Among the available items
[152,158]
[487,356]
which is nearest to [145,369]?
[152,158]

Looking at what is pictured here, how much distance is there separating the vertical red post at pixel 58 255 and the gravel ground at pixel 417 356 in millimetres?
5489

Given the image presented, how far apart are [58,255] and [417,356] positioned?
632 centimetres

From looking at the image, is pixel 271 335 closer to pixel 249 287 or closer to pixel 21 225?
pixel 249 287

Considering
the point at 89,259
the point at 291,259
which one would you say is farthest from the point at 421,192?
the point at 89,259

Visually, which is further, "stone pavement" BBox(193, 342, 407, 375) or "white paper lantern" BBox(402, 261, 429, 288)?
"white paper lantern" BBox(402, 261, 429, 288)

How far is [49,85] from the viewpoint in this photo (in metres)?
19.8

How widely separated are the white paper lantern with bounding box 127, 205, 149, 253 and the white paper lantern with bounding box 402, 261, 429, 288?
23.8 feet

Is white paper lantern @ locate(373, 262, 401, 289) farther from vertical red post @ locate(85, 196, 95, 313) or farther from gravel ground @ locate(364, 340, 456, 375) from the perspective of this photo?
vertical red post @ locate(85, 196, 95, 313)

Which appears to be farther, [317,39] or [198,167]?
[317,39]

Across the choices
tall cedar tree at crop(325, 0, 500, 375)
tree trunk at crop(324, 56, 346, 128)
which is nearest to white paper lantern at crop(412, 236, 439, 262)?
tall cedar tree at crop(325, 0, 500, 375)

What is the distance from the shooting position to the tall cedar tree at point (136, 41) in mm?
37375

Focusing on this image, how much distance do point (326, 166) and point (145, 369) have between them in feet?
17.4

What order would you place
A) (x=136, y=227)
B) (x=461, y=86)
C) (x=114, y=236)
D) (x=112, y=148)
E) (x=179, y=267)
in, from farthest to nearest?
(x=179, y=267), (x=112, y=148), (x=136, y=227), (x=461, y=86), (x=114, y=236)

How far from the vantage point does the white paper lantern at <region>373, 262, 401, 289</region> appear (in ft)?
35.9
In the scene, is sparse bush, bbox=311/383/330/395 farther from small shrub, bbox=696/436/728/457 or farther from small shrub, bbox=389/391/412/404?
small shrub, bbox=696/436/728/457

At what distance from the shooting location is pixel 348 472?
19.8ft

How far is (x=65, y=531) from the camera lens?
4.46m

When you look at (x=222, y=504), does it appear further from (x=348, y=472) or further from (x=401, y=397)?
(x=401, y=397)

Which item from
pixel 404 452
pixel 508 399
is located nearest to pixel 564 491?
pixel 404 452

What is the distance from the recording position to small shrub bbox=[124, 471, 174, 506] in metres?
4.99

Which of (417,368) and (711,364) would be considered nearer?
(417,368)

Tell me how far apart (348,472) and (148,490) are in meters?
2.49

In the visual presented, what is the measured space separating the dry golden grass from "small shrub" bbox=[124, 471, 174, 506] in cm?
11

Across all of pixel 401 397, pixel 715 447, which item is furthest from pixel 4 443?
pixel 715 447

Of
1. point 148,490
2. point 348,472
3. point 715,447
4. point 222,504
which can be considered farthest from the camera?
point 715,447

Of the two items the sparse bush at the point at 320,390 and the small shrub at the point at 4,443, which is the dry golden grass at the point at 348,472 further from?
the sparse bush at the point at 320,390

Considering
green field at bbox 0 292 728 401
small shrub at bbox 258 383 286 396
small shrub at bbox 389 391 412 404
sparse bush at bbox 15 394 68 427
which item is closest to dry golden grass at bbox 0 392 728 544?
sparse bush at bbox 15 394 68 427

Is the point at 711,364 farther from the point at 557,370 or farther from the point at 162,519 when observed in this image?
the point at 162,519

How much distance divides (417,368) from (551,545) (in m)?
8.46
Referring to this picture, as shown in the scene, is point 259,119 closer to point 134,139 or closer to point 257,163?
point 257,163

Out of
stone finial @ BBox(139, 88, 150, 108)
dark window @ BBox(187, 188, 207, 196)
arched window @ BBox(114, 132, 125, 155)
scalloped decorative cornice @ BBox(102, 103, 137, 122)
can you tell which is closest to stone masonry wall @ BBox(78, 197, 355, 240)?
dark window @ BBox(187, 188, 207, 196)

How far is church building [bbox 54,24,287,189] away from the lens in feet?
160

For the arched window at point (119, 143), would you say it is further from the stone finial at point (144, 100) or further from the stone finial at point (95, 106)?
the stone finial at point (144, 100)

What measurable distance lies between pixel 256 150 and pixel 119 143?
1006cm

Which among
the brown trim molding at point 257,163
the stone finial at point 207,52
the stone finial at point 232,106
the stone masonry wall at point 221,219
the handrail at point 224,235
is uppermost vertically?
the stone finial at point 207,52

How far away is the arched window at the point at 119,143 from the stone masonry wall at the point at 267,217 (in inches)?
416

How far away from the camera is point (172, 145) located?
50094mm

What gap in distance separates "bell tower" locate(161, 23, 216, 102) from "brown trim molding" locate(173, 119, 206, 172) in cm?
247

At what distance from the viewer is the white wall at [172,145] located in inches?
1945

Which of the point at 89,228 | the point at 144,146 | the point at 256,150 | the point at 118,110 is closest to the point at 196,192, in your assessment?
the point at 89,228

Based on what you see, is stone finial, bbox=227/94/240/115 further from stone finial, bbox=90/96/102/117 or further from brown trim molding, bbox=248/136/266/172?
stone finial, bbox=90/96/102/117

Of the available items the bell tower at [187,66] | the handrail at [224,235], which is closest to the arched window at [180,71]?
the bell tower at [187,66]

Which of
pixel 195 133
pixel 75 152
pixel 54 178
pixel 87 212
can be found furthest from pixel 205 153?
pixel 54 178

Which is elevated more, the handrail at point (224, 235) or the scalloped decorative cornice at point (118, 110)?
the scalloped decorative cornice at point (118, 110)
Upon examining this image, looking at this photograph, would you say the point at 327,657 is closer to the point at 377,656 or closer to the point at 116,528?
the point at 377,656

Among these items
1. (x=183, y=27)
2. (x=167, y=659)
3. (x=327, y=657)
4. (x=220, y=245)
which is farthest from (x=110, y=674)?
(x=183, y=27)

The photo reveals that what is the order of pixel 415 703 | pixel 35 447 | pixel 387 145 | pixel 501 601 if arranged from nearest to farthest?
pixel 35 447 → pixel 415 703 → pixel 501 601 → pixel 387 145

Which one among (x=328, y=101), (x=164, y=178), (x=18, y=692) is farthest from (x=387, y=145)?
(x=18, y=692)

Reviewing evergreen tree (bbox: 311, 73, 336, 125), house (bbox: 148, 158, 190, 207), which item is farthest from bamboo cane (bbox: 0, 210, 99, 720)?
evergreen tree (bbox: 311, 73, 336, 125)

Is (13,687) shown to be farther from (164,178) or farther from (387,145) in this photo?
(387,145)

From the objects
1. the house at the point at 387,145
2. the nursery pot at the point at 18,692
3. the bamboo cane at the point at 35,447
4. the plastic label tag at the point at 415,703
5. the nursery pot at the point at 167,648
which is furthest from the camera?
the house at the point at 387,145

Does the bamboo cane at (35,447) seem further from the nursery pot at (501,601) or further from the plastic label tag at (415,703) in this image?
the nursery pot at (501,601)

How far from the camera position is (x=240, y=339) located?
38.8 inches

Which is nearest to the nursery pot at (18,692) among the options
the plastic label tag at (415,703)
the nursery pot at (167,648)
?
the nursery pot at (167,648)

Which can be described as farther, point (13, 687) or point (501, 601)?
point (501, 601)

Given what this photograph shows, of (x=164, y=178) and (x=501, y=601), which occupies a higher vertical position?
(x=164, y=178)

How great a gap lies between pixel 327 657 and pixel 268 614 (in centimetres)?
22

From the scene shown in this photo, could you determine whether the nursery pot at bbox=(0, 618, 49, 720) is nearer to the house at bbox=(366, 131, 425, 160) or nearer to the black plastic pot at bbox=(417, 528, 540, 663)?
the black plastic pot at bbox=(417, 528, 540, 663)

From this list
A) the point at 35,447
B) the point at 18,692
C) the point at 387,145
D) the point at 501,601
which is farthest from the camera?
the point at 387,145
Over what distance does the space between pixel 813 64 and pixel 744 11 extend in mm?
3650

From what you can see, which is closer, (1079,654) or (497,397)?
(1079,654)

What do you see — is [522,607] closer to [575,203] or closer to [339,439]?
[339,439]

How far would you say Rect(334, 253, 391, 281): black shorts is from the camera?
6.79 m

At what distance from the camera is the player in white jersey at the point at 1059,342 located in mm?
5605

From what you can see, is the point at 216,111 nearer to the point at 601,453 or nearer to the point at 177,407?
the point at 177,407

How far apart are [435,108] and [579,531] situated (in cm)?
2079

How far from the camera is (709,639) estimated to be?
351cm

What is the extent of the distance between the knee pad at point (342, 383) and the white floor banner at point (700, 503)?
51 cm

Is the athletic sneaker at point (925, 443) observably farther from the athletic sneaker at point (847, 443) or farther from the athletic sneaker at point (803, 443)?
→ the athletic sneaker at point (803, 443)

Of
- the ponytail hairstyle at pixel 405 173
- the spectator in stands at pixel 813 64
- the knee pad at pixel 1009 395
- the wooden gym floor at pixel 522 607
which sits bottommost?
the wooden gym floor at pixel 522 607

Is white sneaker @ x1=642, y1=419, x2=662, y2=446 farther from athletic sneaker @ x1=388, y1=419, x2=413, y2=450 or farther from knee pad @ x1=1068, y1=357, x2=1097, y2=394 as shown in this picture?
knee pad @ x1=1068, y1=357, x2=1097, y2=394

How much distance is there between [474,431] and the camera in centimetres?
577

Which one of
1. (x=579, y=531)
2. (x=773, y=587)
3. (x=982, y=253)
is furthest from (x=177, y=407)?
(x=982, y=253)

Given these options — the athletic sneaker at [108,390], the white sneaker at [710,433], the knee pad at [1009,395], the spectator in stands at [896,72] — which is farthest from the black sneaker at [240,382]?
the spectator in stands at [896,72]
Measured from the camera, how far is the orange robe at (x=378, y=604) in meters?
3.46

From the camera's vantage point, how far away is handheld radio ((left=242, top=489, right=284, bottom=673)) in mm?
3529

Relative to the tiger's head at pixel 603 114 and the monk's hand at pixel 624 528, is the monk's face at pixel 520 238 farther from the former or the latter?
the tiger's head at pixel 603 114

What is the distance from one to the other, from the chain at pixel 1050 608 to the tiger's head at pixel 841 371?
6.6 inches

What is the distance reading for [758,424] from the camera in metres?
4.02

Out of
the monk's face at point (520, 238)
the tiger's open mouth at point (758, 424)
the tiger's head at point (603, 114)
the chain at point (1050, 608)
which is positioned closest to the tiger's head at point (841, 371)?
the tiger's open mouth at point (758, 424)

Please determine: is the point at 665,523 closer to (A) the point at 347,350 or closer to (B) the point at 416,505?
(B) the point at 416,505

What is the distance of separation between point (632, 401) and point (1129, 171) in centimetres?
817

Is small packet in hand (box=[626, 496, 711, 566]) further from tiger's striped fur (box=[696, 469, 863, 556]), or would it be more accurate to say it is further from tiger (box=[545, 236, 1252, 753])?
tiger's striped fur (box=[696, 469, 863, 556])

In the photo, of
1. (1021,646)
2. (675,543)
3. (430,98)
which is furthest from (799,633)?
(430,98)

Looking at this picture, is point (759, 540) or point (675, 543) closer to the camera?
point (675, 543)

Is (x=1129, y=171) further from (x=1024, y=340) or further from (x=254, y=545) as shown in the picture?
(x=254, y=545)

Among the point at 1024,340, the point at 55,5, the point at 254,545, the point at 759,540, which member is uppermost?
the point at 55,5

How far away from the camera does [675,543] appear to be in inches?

Instructions for the task
Put each line of the items from the line with "In the photo, of" to the final line into a Markdown table. Use the columns Row and Line, number the rows, and skip blank lines.

Solution
| Row | Line |
|---|---|
| 1 | In the photo, of |
| 2 | 1. (1021,646) |
| 3 | 2. (675,543) |
| 4 | 3. (430,98) |
| 5 | which is furthest from (799,633)? |
| 6 | (430,98) |
| 7 | Looking at this picture, is point (759, 540) or point (675, 543) closer to the camera? |
| 8 | point (675, 543) |
| 9 | Is (x=1129, y=171) further from (x=1024, y=340) or further from (x=254, y=545) as shown in the picture? |
| 10 | (x=254, y=545) |
| 11 | Among the point at 1024,340, the point at 55,5, the point at 254,545, the point at 759,540, which member is uppermost? |
| 12 | the point at 55,5 |
| 13 | How far away from the camera does [675,543] appear to be in inches? |